La malheureuse fiancée est maintenant devant lui; elle laisse couler ses larmes et appelle la mort à grands cris. Le Seigneur exaucera bientôt ses voeux: si vous entendez le glas funèbre des cloches, vous comprendrez bien leur langage.
Va, dis-lui que je vais mourir, s'écriait-elle tout en pleurs. Porte-lui ce dernier adieu. Va, sous la garde de Dieu; donne-lui cet anneau et cette écharpe: qu'il les conserve pour l'amour de moi.»
Cette terrible nouvelle éclata à ses oreilles, semblable au fracas du tonnerre; ses yeux s'obscurcirent, et les montagnes semblèrent chanceler autour de lui. Mais aussitôt, s'élançant comme la tempête, il fit voler un nuage de poussière, et le désespoir lui rendit ses forces.
«Dieu te récompense, fidèle suivante; qu'il te récompense, puisque je ne puis moi-même te payer ton zèle, qu'il te comble de ses bénédictions: va, cours vers elle, dis-lui que je la sauverai; fût-elle chargée de mille chaînes.
Ne crains rien, hâte-toi; quand des géants veilleraient sur elle, je voudrais encore la leur enlever. Dis-lui qu'à minuit je serai sous les murs du château. Il arrivera ce qu'il pourra: bonheur ou malheur, je brave le destin.
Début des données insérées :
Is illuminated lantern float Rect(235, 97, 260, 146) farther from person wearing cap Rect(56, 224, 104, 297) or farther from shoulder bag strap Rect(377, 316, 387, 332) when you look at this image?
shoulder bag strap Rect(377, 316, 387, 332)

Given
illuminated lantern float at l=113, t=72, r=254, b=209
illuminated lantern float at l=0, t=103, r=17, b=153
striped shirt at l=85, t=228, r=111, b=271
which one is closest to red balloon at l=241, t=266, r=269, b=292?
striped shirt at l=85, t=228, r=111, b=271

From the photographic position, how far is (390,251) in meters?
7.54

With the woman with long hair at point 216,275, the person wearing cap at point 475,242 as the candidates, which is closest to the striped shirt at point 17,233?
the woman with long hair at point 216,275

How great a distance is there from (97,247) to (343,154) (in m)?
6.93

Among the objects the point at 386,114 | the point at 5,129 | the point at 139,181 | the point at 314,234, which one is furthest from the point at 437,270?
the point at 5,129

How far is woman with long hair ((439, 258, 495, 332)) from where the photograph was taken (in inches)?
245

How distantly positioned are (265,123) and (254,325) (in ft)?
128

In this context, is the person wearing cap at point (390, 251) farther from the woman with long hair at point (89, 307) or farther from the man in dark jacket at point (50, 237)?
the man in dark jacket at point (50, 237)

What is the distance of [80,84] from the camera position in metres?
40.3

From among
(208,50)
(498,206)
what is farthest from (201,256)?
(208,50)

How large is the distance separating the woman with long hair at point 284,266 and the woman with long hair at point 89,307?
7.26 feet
Pars, hâte-toi.» À ces mots, la jeune fille s'enfuit comme une biche légère. Pour lui, il soupira profondément, et s'essuya les yeux pour retrouver la vue. Il lança ensuite son cheval en tous sens. La sueur inondait la croupe du noble animal. Enfin il prit une résolution et s'y arrêta.
Il fit retentir son cor d'argent du haut de ses tours et aussitôt une foule de vassaux fidèles accourut à la hâte. Il les prit chacun en particulier, et leur donna de secrètes instructions. «Soyez tous prêts et attentifs au signal de mon cor.»
La nuit avait couvert de ses voiles sombres les montagnes et les vallons. Les lampes du château de Hochburg avaient cessé de briller. Tout dormait; Gertrude seule veillait en pensant au chevalier.
Voilà qu'un doux son d'amour s'élève du pied de la muraille. «Me voici, ma Gertrude; allons, descends, c'est moi, c'est ton chevalier qui t'appelle; l'échelle est prête, et mon coursier va nous emporter loin d'ici.